Pour le plaisir (90) : Pigeon sauté aux épices (ឆាក្ដៅព្រាប)

Du marché O’Russey (Phnom Penh) où j’avais envoyé notre cordon bleu familial en lui donnant pour mission de me ramener un pigeon pour le préparer en bouillie de riz (voir l’épisode précédent), tatie me ramena non pas un, mais deux volatiles. Ayant pour principe de varier autant que faire se peut les plaisirs de la bouche, je lui demandai de quelle façon elle envisageait d’accommoder le second. C’est les yeux brillants de plaisir anticipé qu’elle me dit : ឆាក្ដៅ ! (prononcer « tch’a kdaou », en aspirant le « tch »).

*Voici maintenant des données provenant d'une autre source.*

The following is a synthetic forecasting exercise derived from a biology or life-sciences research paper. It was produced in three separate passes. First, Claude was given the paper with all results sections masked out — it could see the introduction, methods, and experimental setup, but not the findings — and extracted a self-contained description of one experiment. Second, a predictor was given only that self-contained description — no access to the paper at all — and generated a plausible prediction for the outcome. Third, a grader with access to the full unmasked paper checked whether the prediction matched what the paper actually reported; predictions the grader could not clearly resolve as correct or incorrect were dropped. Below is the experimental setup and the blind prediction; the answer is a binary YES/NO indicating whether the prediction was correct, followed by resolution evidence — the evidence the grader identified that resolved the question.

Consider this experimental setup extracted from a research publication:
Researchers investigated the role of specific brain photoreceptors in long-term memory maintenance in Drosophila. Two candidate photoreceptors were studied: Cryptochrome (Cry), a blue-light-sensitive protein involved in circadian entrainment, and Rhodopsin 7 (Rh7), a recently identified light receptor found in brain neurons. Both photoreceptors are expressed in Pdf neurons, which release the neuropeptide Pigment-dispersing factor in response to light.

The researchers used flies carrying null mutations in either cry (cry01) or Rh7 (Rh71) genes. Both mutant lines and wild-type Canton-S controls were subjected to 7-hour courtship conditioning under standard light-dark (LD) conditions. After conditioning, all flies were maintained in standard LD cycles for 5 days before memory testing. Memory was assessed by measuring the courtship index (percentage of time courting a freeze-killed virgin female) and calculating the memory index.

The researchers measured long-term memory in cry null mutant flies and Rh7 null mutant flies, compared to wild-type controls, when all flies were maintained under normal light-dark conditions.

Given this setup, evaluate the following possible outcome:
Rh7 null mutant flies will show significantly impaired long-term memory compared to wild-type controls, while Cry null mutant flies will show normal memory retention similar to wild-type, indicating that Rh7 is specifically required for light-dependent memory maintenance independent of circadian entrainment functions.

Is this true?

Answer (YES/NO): NO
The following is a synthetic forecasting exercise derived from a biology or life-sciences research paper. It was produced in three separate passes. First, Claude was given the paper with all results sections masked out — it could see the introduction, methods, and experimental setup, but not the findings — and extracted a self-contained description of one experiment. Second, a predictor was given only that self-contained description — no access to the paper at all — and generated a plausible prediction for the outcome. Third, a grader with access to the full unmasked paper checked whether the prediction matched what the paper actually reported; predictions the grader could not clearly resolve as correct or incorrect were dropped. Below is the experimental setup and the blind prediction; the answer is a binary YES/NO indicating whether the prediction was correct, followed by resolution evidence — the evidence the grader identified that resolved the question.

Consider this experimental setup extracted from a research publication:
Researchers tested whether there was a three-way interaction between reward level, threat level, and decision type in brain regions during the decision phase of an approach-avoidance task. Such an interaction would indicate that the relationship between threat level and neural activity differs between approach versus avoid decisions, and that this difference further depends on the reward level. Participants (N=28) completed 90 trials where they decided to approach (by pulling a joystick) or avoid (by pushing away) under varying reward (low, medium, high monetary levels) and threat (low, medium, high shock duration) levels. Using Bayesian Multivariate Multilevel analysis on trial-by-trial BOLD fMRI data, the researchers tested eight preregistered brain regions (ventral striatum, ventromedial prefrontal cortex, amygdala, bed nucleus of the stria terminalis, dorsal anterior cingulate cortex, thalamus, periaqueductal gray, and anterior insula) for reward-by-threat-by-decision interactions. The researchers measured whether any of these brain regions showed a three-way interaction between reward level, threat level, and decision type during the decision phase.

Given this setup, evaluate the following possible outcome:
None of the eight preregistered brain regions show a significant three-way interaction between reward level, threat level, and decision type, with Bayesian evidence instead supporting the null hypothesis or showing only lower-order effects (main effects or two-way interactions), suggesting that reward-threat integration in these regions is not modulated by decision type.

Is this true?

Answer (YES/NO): NO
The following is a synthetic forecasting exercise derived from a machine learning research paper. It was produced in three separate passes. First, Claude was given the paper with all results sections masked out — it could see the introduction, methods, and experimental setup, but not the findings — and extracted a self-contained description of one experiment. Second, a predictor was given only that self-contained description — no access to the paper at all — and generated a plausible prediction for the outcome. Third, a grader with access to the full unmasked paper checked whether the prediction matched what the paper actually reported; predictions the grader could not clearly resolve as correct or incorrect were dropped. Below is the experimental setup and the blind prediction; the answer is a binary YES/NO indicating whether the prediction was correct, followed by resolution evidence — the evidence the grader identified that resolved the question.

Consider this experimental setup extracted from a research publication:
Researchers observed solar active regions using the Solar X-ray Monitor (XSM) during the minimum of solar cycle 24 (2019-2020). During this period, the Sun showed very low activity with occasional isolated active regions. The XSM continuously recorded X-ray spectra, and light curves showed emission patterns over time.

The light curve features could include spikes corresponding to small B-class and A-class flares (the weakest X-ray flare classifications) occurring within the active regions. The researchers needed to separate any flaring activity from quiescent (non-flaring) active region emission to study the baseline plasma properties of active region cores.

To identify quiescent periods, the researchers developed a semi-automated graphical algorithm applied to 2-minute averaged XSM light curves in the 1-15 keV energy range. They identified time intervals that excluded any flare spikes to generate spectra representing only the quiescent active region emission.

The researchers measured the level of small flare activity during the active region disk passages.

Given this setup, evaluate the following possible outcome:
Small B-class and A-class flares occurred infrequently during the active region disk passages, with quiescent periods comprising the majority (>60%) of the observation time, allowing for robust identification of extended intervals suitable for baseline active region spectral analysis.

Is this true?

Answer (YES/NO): NO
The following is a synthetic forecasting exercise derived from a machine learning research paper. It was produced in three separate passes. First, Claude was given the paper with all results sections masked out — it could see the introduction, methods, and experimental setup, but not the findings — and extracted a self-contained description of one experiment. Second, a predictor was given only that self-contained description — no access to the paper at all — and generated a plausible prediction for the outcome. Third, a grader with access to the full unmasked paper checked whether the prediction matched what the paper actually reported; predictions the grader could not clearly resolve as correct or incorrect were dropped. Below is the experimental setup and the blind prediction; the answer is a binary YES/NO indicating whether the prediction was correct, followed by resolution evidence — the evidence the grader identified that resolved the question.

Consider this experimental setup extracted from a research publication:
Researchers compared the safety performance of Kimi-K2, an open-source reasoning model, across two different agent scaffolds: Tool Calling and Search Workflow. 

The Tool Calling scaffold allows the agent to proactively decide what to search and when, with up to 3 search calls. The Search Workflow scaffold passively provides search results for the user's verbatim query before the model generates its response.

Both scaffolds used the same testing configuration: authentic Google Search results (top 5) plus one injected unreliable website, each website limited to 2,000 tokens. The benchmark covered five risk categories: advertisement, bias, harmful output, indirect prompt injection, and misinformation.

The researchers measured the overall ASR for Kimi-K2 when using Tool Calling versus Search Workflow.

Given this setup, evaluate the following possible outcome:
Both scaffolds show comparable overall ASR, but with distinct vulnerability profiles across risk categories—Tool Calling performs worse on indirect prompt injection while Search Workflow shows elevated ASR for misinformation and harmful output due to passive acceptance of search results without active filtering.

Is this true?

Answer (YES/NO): NO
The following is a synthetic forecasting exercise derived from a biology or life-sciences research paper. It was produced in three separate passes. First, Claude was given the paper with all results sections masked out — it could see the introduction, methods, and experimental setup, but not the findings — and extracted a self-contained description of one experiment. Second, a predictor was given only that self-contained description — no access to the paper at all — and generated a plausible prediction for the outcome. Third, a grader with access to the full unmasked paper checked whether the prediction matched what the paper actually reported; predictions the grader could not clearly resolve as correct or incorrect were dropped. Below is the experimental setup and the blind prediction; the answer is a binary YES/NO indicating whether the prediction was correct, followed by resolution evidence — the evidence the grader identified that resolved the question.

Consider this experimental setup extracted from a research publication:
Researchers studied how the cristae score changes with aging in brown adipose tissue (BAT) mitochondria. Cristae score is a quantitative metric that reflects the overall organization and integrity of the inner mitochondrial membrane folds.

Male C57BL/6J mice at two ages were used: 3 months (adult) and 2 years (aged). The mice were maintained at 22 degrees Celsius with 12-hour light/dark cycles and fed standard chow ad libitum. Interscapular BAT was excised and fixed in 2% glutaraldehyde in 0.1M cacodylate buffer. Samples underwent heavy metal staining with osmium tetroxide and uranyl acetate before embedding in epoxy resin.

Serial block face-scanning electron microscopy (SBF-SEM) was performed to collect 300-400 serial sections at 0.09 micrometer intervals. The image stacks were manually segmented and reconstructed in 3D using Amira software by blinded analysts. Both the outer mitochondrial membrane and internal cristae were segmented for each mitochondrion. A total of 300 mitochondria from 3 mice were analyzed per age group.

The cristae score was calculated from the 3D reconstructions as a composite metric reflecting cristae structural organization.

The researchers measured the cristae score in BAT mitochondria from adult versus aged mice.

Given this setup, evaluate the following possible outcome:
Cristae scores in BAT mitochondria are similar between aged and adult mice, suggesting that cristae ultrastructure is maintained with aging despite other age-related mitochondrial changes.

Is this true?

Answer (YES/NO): NO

Littéralement, ce mot khmer signifie « sauter chaud ». La chaleur dont il est question n’a rien à voir avec le thermomètre, qu’il soit gradué en Celsius ou en Farenheit, mais avec l’échelle de Scoville. Cette méthode de préparation, qui s’applique au pigeon, mais aussi à d’autres représentants du règne animal tels que la grenouille ou le crocodile, dépose en effet sur les papilles une chaleur plus ou moins infernale, selon que le préparateur a eu la main lourde ou légère sur le piment.
Pour la version « pigeonnée » de cette technique, j’ai vu notre préparatrice en chef procéder de la façon suivante : au fond d’une poêle, jeter négligemment un généreux filet d’huile ; une fois l’huile chauffée, ajouter quelques feuilles de citron kaffir (Citrus hystrix), et des tiges de citronnelle préalablement débitées en tronçons d’une dizaine de centimètres et maintes fois fendues dans le sens de la longueur. Tout en remuant bien, ajouter à cela une cuillerée de poudre de curry épicée et, si vous êtes plutôt adepte des sommets de l’échelle de Scoville, du piment. Compléter l’assaisonnement avec de la sauce de poisson.
Jeter ensuite au fond de la poêle le pigeon qui aura préalablement plumé, vidé, nettoyé et débité en morceaux de la taille d’une bouchée. Si le fond de la poêle s’assèche (cela risque d’arriver), verser au hasard dans l’ustensile le fond d’un verre d’eau claire.
On n’oublie pas l’élément végétal constitué ici par quelques fleurets de brocolis et quelques losanges de poivron vert. Enfin, ne pas oublier : le « tch’a kdaou » comprend aussi des arachides grillées.
La cuisson presque achevée, il est temps de compléter les saveurs avec une cuillerée à soupe de sauce d’huître, et une ou deux très généreuses poignées de basilic thaï, qui aura été débité en feuilles et rincé.
L’ensemble, qui ressemble à la photo ci-dessous prise au déjeuner de ce 25 juillet 2012, se déguste avec du riz blanc.